Depósito de lixo dentro do parque (Foto: Flávio Dilascio)
Confira a nota da Seelje sobre o Célio de Barros e o Júlio Delamare:
A Suderj, autarquia vinculada à Secretaria de Estado de Esporte, Lazer e Juventude (SEELJE), esclarece que os trâmites para que o Parque Aquático Júlio Delamare retorne para o estado foram iniciados. Preventivamente, até a conclusão desse processo, o órgão reassumiu o parque, uma vez que a Rio 2016 abandonou o local antes da conclusão dessa tramitação. A limpeza vem sendo realizada pela empresa que já presta serviços para a Suderj e uma firma de segurança reforçou os trabalhos no local. A Suderj já estuda a possibilidade de acionar juridicamente à Rio 2016.
Pelo contrato assinado, o equipamento deveria ter sido devolvido em novembro de 2016, mas como as obras de readequação não foram concluídas, a Rio 2016 solicitou a prorrogação desse prazo de entrega por quatro vezes, pois o descumprimento contratual desse item prevê multa diária de R$ 10 mil. Por sua vez, em vistoria realizada em agosto de 2017, constatou-se que o parque apresentava inúmeros problemas de infraestrutura. Esse mesmo contrato ainda determina uma vistoria de devolução a ser realizada por uma comissão técnica – trabalho já iniciado – para avaliar as condições de uso do Júlio Delamare.
Ao fim de todo esse processo, a proposta da Suderj é retomar o seu uso com as atividades que já ocorriam por lá anteriormente, voltadas para o alto rendimento e o desenvolvimento esportivo social, como escolinhas de natação, nado sincronizado, saltos ornamentais, entre outros, além de diversos eventos esportivos. Para isso, vem-se procurando obter parcerias com a área esportiva e setores da iniciativa privada.

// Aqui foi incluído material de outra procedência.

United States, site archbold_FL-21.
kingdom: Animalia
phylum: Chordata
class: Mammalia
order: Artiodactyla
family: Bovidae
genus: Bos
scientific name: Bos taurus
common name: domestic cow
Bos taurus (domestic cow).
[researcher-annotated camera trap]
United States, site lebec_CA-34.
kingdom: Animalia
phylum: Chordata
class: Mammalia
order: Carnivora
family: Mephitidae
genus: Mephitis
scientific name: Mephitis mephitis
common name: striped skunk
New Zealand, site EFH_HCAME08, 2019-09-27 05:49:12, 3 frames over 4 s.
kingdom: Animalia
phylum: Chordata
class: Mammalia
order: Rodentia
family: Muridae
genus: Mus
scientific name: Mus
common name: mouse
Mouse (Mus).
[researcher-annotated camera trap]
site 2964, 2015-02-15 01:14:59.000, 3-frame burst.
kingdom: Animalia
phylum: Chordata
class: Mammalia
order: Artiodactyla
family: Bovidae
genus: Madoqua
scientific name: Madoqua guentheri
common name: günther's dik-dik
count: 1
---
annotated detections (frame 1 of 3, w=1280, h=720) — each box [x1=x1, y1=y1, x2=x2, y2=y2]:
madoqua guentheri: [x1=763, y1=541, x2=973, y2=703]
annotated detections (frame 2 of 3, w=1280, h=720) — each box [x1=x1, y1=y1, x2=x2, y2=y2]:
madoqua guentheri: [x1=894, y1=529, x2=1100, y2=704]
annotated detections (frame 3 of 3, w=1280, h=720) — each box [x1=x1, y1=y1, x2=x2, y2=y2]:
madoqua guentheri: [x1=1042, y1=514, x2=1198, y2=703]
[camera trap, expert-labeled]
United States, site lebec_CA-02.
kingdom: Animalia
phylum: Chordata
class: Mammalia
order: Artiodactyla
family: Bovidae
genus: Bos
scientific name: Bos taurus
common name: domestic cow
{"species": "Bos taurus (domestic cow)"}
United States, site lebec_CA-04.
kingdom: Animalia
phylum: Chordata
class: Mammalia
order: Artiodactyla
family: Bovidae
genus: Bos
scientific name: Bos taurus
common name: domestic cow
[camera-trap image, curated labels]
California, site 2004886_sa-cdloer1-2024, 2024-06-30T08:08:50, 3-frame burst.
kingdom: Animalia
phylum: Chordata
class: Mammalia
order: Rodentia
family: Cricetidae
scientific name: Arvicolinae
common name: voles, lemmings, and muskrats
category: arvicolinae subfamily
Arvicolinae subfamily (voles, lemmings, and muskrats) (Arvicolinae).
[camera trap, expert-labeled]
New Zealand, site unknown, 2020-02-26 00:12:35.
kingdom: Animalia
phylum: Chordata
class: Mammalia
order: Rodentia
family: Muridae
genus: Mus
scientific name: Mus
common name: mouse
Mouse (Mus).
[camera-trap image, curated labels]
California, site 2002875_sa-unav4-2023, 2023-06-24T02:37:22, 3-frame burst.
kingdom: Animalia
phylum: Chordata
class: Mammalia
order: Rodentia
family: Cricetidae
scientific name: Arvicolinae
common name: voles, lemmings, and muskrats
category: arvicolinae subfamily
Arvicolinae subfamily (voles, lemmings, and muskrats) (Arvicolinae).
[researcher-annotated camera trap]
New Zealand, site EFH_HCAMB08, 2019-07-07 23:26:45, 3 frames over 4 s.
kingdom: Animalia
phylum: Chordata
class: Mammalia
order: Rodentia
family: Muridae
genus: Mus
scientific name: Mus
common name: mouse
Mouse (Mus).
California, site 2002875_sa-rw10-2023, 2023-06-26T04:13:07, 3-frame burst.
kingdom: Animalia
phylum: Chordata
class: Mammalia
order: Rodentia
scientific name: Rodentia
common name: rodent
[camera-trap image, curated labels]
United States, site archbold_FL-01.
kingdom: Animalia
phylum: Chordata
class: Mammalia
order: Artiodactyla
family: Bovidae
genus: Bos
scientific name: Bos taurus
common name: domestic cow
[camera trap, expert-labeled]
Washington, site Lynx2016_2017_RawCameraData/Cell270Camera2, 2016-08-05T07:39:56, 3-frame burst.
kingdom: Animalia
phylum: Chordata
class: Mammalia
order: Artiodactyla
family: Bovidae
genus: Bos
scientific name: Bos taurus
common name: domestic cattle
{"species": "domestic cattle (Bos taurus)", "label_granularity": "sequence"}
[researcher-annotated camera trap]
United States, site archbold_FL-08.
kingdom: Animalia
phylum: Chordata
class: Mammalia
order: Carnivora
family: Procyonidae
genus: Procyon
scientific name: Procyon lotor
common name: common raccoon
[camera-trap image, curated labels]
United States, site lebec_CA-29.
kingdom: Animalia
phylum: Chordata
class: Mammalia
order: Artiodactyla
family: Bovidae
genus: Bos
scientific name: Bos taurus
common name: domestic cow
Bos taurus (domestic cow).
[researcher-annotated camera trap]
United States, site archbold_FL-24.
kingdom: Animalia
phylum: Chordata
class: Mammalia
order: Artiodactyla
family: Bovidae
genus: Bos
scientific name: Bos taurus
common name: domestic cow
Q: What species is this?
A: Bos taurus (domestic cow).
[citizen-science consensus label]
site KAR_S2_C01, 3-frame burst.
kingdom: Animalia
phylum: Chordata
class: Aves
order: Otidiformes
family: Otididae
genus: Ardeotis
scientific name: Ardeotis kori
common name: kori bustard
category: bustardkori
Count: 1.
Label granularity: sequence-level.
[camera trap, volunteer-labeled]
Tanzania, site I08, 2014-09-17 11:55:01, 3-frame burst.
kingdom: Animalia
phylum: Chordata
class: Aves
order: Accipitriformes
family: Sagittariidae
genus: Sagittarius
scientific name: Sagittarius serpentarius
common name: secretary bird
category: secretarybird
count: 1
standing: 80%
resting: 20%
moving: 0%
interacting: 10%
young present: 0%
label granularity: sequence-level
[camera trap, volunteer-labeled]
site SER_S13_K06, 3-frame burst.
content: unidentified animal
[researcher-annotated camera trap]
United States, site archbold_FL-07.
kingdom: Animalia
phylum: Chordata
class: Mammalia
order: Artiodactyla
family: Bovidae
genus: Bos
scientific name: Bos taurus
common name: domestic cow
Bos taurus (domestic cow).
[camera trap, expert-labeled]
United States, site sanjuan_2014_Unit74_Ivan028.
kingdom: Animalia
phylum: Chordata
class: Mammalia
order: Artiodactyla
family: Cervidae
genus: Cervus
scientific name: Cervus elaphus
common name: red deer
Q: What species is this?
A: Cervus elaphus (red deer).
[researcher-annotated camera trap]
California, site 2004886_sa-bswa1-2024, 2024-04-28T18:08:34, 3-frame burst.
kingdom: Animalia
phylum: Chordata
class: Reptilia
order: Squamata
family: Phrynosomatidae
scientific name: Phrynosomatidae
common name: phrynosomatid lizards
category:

Em relação ao Estádio Célio de Barros, a Suderj, também esclarece que o mesmo está desativado desde 2011. Atualmente, uma comissão técnica, formada por servidores da Emop, avalia estruturalmente o espaço para definir a proposta de uso. Paralelamente, o órgão vem buscando parceria na esfera privada para angariar fundos e na esfera esportiva para a manutenção e implantação de projetos no local.